I'm comparison reading a lot of robot-human love stories these days, and they really run the gamut. I tend to like robots more like Asimov's than (2004-9) Battlestar Galactica humanoid cylons which are really for all intents and purposes just more human characters with the occasional cyborg/mechanical oddity. (There are other things I liked about BG. Well, up through Season 2.)
Liberation's Kiss is squarely in the SF Romance camp: light on science, heavy on two young, beautiful characters finding wholeness & happiness by coming together. Worth reading as an example of the genre. My favorite scene was where she crawls inside his form fitting yet expandable suit which he then zips up to hide her. The feeling (safe, protected, skin-to-skin) was the emphasis, but the ungainly bizarreness of the image appealed to me.
I think that's indicative of what I was missing throughout: Philip K. Dick-style ungainliness, oddity, complication. But I respect that readers have different tastes, and I think there's more than enough room in the universe for a wide variety of SF.
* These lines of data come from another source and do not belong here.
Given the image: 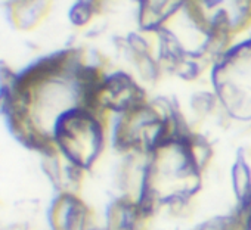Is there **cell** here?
Returning <instances> with one entry per match:
<instances>
[{
    "mask_svg": "<svg viewBox=\"0 0 251 230\" xmlns=\"http://www.w3.org/2000/svg\"><path fill=\"white\" fill-rule=\"evenodd\" d=\"M186 8L211 36L233 40L251 30V0H188Z\"/></svg>",
    "mask_w": 251,
    "mask_h": 230,
    "instance_id": "6da1fadb",
    "label": "cell"
},
{
    "mask_svg": "<svg viewBox=\"0 0 251 230\" xmlns=\"http://www.w3.org/2000/svg\"><path fill=\"white\" fill-rule=\"evenodd\" d=\"M96 11L90 0H80L75 5H73L70 11V20L77 27H84L96 18Z\"/></svg>",
    "mask_w": 251,
    "mask_h": 230,
    "instance_id": "5b68a950",
    "label": "cell"
},
{
    "mask_svg": "<svg viewBox=\"0 0 251 230\" xmlns=\"http://www.w3.org/2000/svg\"><path fill=\"white\" fill-rule=\"evenodd\" d=\"M230 184L238 202L245 201L251 195V168L242 157L230 168Z\"/></svg>",
    "mask_w": 251,
    "mask_h": 230,
    "instance_id": "277c9868",
    "label": "cell"
},
{
    "mask_svg": "<svg viewBox=\"0 0 251 230\" xmlns=\"http://www.w3.org/2000/svg\"><path fill=\"white\" fill-rule=\"evenodd\" d=\"M188 0H136L141 30L157 31L173 15L182 11Z\"/></svg>",
    "mask_w": 251,
    "mask_h": 230,
    "instance_id": "3957f363",
    "label": "cell"
},
{
    "mask_svg": "<svg viewBox=\"0 0 251 230\" xmlns=\"http://www.w3.org/2000/svg\"><path fill=\"white\" fill-rule=\"evenodd\" d=\"M55 0H11L9 17L12 25L24 33L39 28L50 15Z\"/></svg>",
    "mask_w": 251,
    "mask_h": 230,
    "instance_id": "7a4b0ae2",
    "label": "cell"
}]
</instances>
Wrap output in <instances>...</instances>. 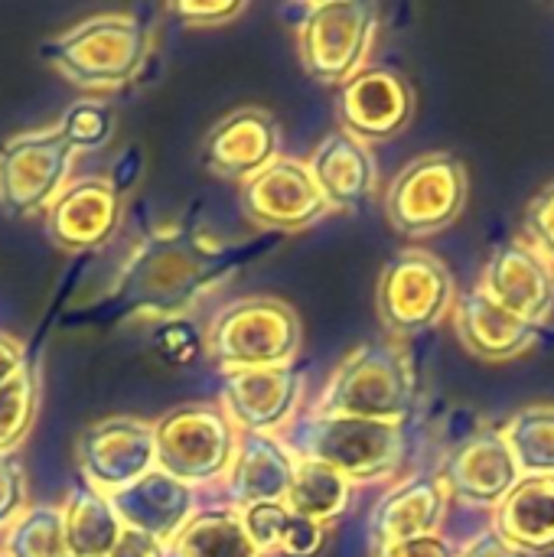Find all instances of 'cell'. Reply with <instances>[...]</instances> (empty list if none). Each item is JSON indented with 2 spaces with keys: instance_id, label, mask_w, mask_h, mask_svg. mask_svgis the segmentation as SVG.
I'll return each mask as SVG.
<instances>
[{
  "instance_id": "cell-1",
  "label": "cell",
  "mask_w": 554,
  "mask_h": 557,
  "mask_svg": "<svg viewBox=\"0 0 554 557\" xmlns=\"http://www.w3.org/2000/svg\"><path fill=\"white\" fill-rule=\"evenodd\" d=\"M229 255L206 242L173 232L150 235L124 264L118 294L140 317L180 320L229 271Z\"/></svg>"
},
{
  "instance_id": "cell-2",
  "label": "cell",
  "mask_w": 554,
  "mask_h": 557,
  "mask_svg": "<svg viewBox=\"0 0 554 557\" xmlns=\"http://www.w3.org/2000/svg\"><path fill=\"white\" fill-rule=\"evenodd\" d=\"M297 460H317L353 486L392 480L408 457V424H382L340 414H297L281 434Z\"/></svg>"
},
{
  "instance_id": "cell-3",
  "label": "cell",
  "mask_w": 554,
  "mask_h": 557,
  "mask_svg": "<svg viewBox=\"0 0 554 557\" xmlns=\"http://www.w3.org/2000/svg\"><path fill=\"white\" fill-rule=\"evenodd\" d=\"M415 369L395 339H372L356 346L323 385L313 411L362 418L382 424H408L415 414Z\"/></svg>"
},
{
  "instance_id": "cell-4",
  "label": "cell",
  "mask_w": 554,
  "mask_h": 557,
  "mask_svg": "<svg viewBox=\"0 0 554 557\" xmlns=\"http://www.w3.org/2000/svg\"><path fill=\"white\" fill-rule=\"evenodd\" d=\"M39 55L65 82L111 91L137 75L147 55V26L131 13H98L42 39Z\"/></svg>"
},
{
  "instance_id": "cell-5",
  "label": "cell",
  "mask_w": 554,
  "mask_h": 557,
  "mask_svg": "<svg viewBox=\"0 0 554 557\" xmlns=\"http://www.w3.org/2000/svg\"><path fill=\"white\" fill-rule=\"evenodd\" d=\"M304 343L300 317L278 297H245L222 307L206 330V352L232 375L248 369L294 366Z\"/></svg>"
},
{
  "instance_id": "cell-6",
  "label": "cell",
  "mask_w": 554,
  "mask_h": 557,
  "mask_svg": "<svg viewBox=\"0 0 554 557\" xmlns=\"http://www.w3.org/2000/svg\"><path fill=\"white\" fill-rule=\"evenodd\" d=\"M379 23V7L369 0H323L304 7L297 20L300 65L323 85L349 82L366 69Z\"/></svg>"
},
{
  "instance_id": "cell-7",
  "label": "cell",
  "mask_w": 554,
  "mask_h": 557,
  "mask_svg": "<svg viewBox=\"0 0 554 557\" xmlns=\"http://www.w3.org/2000/svg\"><path fill=\"white\" fill-rule=\"evenodd\" d=\"M470 193V176L460 157L447 150L421 153L385 189V219L398 235L428 238L451 228Z\"/></svg>"
},
{
  "instance_id": "cell-8",
  "label": "cell",
  "mask_w": 554,
  "mask_h": 557,
  "mask_svg": "<svg viewBox=\"0 0 554 557\" xmlns=\"http://www.w3.org/2000/svg\"><path fill=\"white\" fill-rule=\"evenodd\" d=\"M457 284L451 268L421 248L398 251L379 274L376 307L392 336H415L454 313Z\"/></svg>"
},
{
  "instance_id": "cell-9",
  "label": "cell",
  "mask_w": 554,
  "mask_h": 557,
  "mask_svg": "<svg viewBox=\"0 0 554 557\" xmlns=\"http://www.w3.org/2000/svg\"><path fill=\"white\" fill-rule=\"evenodd\" d=\"M157 470L193 486L225 480L235 447L238 428L216 405H183L167 411L157 424Z\"/></svg>"
},
{
  "instance_id": "cell-10",
  "label": "cell",
  "mask_w": 554,
  "mask_h": 557,
  "mask_svg": "<svg viewBox=\"0 0 554 557\" xmlns=\"http://www.w3.org/2000/svg\"><path fill=\"white\" fill-rule=\"evenodd\" d=\"M75 150L59 127L13 134L0 147V209L7 215H33L52 206L69 186Z\"/></svg>"
},
{
  "instance_id": "cell-11",
  "label": "cell",
  "mask_w": 554,
  "mask_h": 557,
  "mask_svg": "<svg viewBox=\"0 0 554 557\" xmlns=\"http://www.w3.org/2000/svg\"><path fill=\"white\" fill-rule=\"evenodd\" d=\"M75 460L88 490L114 499L150 470H157V431L140 418H104L75 441Z\"/></svg>"
},
{
  "instance_id": "cell-12",
  "label": "cell",
  "mask_w": 554,
  "mask_h": 557,
  "mask_svg": "<svg viewBox=\"0 0 554 557\" xmlns=\"http://www.w3.org/2000/svg\"><path fill=\"white\" fill-rule=\"evenodd\" d=\"M242 209L248 222L264 232H300L330 212L307 160L300 157H278L261 173L245 180Z\"/></svg>"
},
{
  "instance_id": "cell-13",
  "label": "cell",
  "mask_w": 554,
  "mask_h": 557,
  "mask_svg": "<svg viewBox=\"0 0 554 557\" xmlns=\"http://www.w3.org/2000/svg\"><path fill=\"white\" fill-rule=\"evenodd\" d=\"M438 476L451 499L473 509H496L522 480L500 428H477L454 444L438 467Z\"/></svg>"
},
{
  "instance_id": "cell-14",
  "label": "cell",
  "mask_w": 554,
  "mask_h": 557,
  "mask_svg": "<svg viewBox=\"0 0 554 557\" xmlns=\"http://www.w3.org/2000/svg\"><path fill=\"white\" fill-rule=\"evenodd\" d=\"M336 114L346 134L359 137L362 144L389 140L415 114V91L405 75L382 65L359 69L349 82L340 85Z\"/></svg>"
},
{
  "instance_id": "cell-15",
  "label": "cell",
  "mask_w": 554,
  "mask_h": 557,
  "mask_svg": "<svg viewBox=\"0 0 554 557\" xmlns=\"http://www.w3.org/2000/svg\"><path fill=\"white\" fill-rule=\"evenodd\" d=\"M304 375L297 366L232 372L222 388V411L242 434H281L300 408Z\"/></svg>"
},
{
  "instance_id": "cell-16",
  "label": "cell",
  "mask_w": 554,
  "mask_h": 557,
  "mask_svg": "<svg viewBox=\"0 0 554 557\" xmlns=\"http://www.w3.org/2000/svg\"><path fill=\"white\" fill-rule=\"evenodd\" d=\"M480 287L526 323H549L554 313V264L526 238L500 245L487 268Z\"/></svg>"
},
{
  "instance_id": "cell-17",
  "label": "cell",
  "mask_w": 554,
  "mask_h": 557,
  "mask_svg": "<svg viewBox=\"0 0 554 557\" xmlns=\"http://www.w3.org/2000/svg\"><path fill=\"white\" fill-rule=\"evenodd\" d=\"M281 157V127L271 111L248 104L222 117L206 144H202V163L219 180L245 183L255 173H261L268 163Z\"/></svg>"
},
{
  "instance_id": "cell-18",
  "label": "cell",
  "mask_w": 554,
  "mask_h": 557,
  "mask_svg": "<svg viewBox=\"0 0 554 557\" xmlns=\"http://www.w3.org/2000/svg\"><path fill=\"white\" fill-rule=\"evenodd\" d=\"M451 320H454V333L464 343V349L483 362L519 359V356L532 352L542 339V326L526 323L522 317L509 313L480 284L457 294Z\"/></svg>"
},
{
  "instance_id": "cell-19",
  "label": "cell",
  "mask_w": 554,
  "mask_h": 557,
  "mask_svg": "<svg viewBox=\"0 0 554 557\" xmlns=\"http://www.w3.org/2000/svg\"><path fill=\"white\" fill-rule=\"evenodd\" d=\"M121 222V196L111 180H72L46 209L49 238L65 251H88L104 245Z\"/></svg>"
},
{
  "instance_id": "cell-20",
  "label": "cell",
  "mask_w": 554,
  "mask_h": 557,
  "mask_svg": "<svg viewBox=\"0 0 554 557\" xmlns=\"http://www.w3.org/2000/svg\"><path fill=\"white\" fill-rule=\"evenodd\" d=\"M451 496L434 473H415L402 483H395L372 509L369 519V535L376 552L398 545V542H411V539H424V535H438L441 522L447 516Z\"/></svg>"
},
{
  "instance_id": "cell-21",
  "label": "cell",
  "mask_w": 554,
  "mask_h": 557,
  "mask_svg": "<svg viewBox=\"0 0 554 557\" xmlns=\"http://www.w3.org/2000/svg\"><path fill=\"white\" fill-rule=\"evenodd\" d=\"M307 166L313 173V183L320 186L330 212H353L362 209L376 189H379V163L372 157V147L359 137L340 131H330L313 153L307 157Z\"/></svg>"
},
{
  "instance_id": "cell-22",
  "label": "cell",
  "mask_w": 554,
  "mask_h": 557,
  "mask_svg": "<svg viewBox=\"0 0 554 557\" xmlns=\"http://www.w3.org/2000/svg\"><path fill=\"white\" fill-rule=\"evenodd\" d=\"M297 457L278 434H242L235 460L225 473L232 509H248L258 503H284L294 480Z\"/></svg>"
},
{
  "instance_id": "cell-23",
  "label": "cell",
  "mask_w": 554,
  "mask_h": 557,
  "mask_svg": "<svg viewBox=\"0 0 554 557\" xmlns=\"http://www.w3.org/2000/svg\"><path fill=\"white\" fill-rule=\"evenodd\" d=\"M493 532L519 555H552L554 476H522L493 509Z\"/></svg>"
},
{
  "instance_id": "cell-24",
  "label": "cell",
  "mask_w": 554,
  "mask_h": 557,
  "mask_svg": "<svg viewBox=\"0 0 554 557\" xmlns=\"http://www.w3.org/2000/svg\"><path fill=\"white\" fill-rule=\"evenodd\" d=\"M114 512L127 529L147 532L163 545L189 522L193 516V490L160 470H150L144 480L118 493Z\"/></svg>"
},
{
  "instance_id": "cell-25",
  "label": "cell",
  "mask_w": 554,
  "mask_h": 557,
  "mask_svg": "<svg viewBox=\"0 0 554 557\" xmlns=\"http://www.w3.org/2000/svg\"><path fill=\"white\" fill-rule=\"evenodd\" d=\"M238 512H242L248 539L264 557H320L327 548L330 529L291 512L284 503H258Z\"/></svg>"
},
{
  "instance_id": "cell-26",
  "label": "cell",
  "mask_w": 554,
  "mask_h": 557,
  "mask_svg": "<svg viewBox=\"0 0 554 557\" xmlns=\"http://www.w3.org/2000/svg\"><path fill=\"white\" fill-rule=\"evenodd\" d=\"M167 557H264L245 532L242 512L216 506L189 516V522L167 542Z\"/></svg>"
},
{
  "instance_id": "cell-27",
  "label": "cell",
  "mask_w": 554,
  "mask_h": 557,
  "mask_svg": "<svg viewBox=\"0 0 554 557\" xmlns=\"http://www.w3.org/2000/svg\"><path fill=\"white\" fill-rule=\"evenodd\" d=\"M65 542L72 557H108L118 545L124 522L114 512V503L88 486L69 493V499L59 506Z\"/></svg>"
},
{
  "instance_id": "cell-28",
  "label": "cell",
  "mask_w": 554,
  "mask_h": 557,
  "mask_svg": "<svg viewBox=\"0 0 554 557\" xmlns=\"http://www.w3.org/2000/svg\"><path fill=\"white\" fill-rule=\"evenodd\" d=\"M349 503H353V483L343 473L317 460H297L294 480L284 499L291 512L330 529L336 519L349 512Z\"/></svg>"
},
{
  "instance_id": "cell-29",
  "label": "cell",
  "mask_w": 554,
  "mask_h": 557,
  "mask_svg": "<svg viewBox=\"0 0 554 557\" xmlns=\"http://www.w3.org/2000/svg\"><path fill=\"white\" fill-rule=\"evenodd\" d=\"M500 431L522 476H554V405L519 408Z\"/></svg>"
},
{
  "instance_id": "cell-30",
  "label": "cell",
  "mask_w": 554,
  "mask_h": 557,
  "mask_svg": "<svg viewBox=\"0 0 554 557\" xmlns=\"http://www.w3.org/2000/svg\"><path fill=\"white\" fill-rule=\"evenodd\" d=\"M0 557H72L62 512L52 506L23 509L0 532Z\"/></svg>"
},
{
  "instance_id": "cell-31",
  "label": "cell",
  "mask_w": 554,
  "mask_h": 557,
  "mask_svg": "<svg viewBox=\"0 0 554 557\" xmlns=\"http://www.w3.org/2000/svg\"><path fill=\"white\" fill-rule=\"evenodd\" d=\"M36 375L26 366L0 388V454H13L33 428L36 414Z\"/></svg>"
},
{
  "instance_id": "cell-32",
  "label": "cell",
  "mask_w": 554,
  "mask_h": 557,
  "mask_svg": "<svg viewBox=\"0 0 554 557\" xmlns=\"http://www.w3.org/2000/svg\"><path fill=\"white\" fill-rule=\"evenodd\" d=\"M59 134L69 140L72 150H91V147H101L108 137H111V127H114V114L108 104L101 101H75L62 121L56 124Z\"/></svg>"
},
{
  "instance_id": "cell-33",
  "label": "cell",
  "mask_w": 554,
  "mask_h": 557,
  "mask_svg": "<svg viewBox=\"0 0 554 557\" xmlns=\"http://www.w3.org/2000/svg\"><path fill=\"white\" fill-rule=\"evenodd\" d=\"M206 349V339L196 333L189 320H163L157 326V352L173 366H193Z\"/></svg>"
},
{
  "instance_id": "cell-34",
  "label": "cell",
  "mask_w": 554,
  "mask_h": 557,
  "mask_svg": "<svg viewBox=\"0 0 554 557\" xmlns=\"http://www.w3.org/2000/svg\"><path fill=\"white\" fill-rule=\"evenodd\" d=\"M526 242L554 264V180L532 196L526 209Z\"/></svg>"
},
{
  "instance_id": "cell-35",
  "label": "cell",
  "mask_w": 554,
  "mask_h": 557,
  "mask_svg": "<svg viewBox=\"0 0 554 557\" xmlns=\"http://www.w3.org/2000/svg\"><path fill=\"white\" fill-rule=\"evenodd\" d=\"M26 509V470L16 454H0V532Z\"/></svg>"
},
{
  "instance_id": "cell-36",
  "label": "cell",
  "mask_w": 554,
  "mask_h": 557,
  "mask_svg": "<svg viewBox=\"0 0 554 557\" xmlns=\"http://www.w3.org/2000/svg\"><path fill=\"white\" fill-rule=\"evenodd\" d=\"M242 10H245V3H176L173 7V13L193 26H219V23L238 16Z\"/></svg>"
},
{
  "instance_id": "cell-37",
  "label": "cell",
  "mask_w": 554,
  "mask_h": 557,
  "mask_svg": "<svg viewBox=\"0 0 554 557\" xmlns=\"http://www.w3.org/2000/svg\"><path fill=\"white\" fill-rule=\"evenodd\" d=\"M379 557H457V548L451 539L438 535H424V539H411V542H398L382 548Z\"/></svg>"
},
{
  "instance_id": "cell-38",
  "label": "cell",
  "mask_w": 554,
  "mask_h": 557,
  "mask_svg": "<svg viewBox=\"0 0 554 557\" xmlns=\"http://www.w3.org/2000/svg\"><path fill=\"white\" fill-rule=\"evenodd\" d=\"M108 557H167V545L160 539L147 535V532H137V529L124 525L118 545L111 548Z\"/></svg>"
},
{
  "instance_id": "cell-39",
  "label": "cell",
  "mask_w": 554,
  "mask_h": 557,
  "mask_svg": "<svg viewBox=\"0 0 554 557\" xmlns=\"http://www.w3.org/2000/svg\"><path fill=\"white\" fill-rule=\"evenodd\" d=\"M457 557H526L519 555L516 548H509L493 529H483L480 535H473L467 545L457 548Z\"/></svg>"
},
{
  "instance_id": "cell-40",
  "label": "cell",
  "mask_w": 554,
  "mask_h": 557,
  "mask_svg": "<svg viewBox=\"0 0 554 557\" xmlns=\"http://www.w3.org/2000/svg\"><path fill=\"white\" fill-rule=\"evenodd\" d=\"M23 369H26V362H23V346H20L16 339H10V336L0 333V388H3L13 375H20Z\"/></svg>"
}]
</instances>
The polar opposite is one of my new favorite books, Cassandra Rose Clarke's The Mad Scientist's Daughter, in which the setting is near future, realistic, and you never forget the robot is mechanical. Even when you're rooting for Cat and Finn, it's deeply disturbing, and the relationship they evolve is anything but straightforward. In fact, the times when Cat thinks it's uncomplicated are the moments she later matures to realize reflected her selfishness and how she too has denigrated his personhood, even while claiming to be a champion for his right to be a "he" instead of an "it." The style is lyrical; the emotion is gut-wrenchingly intense. I couldn't put it down.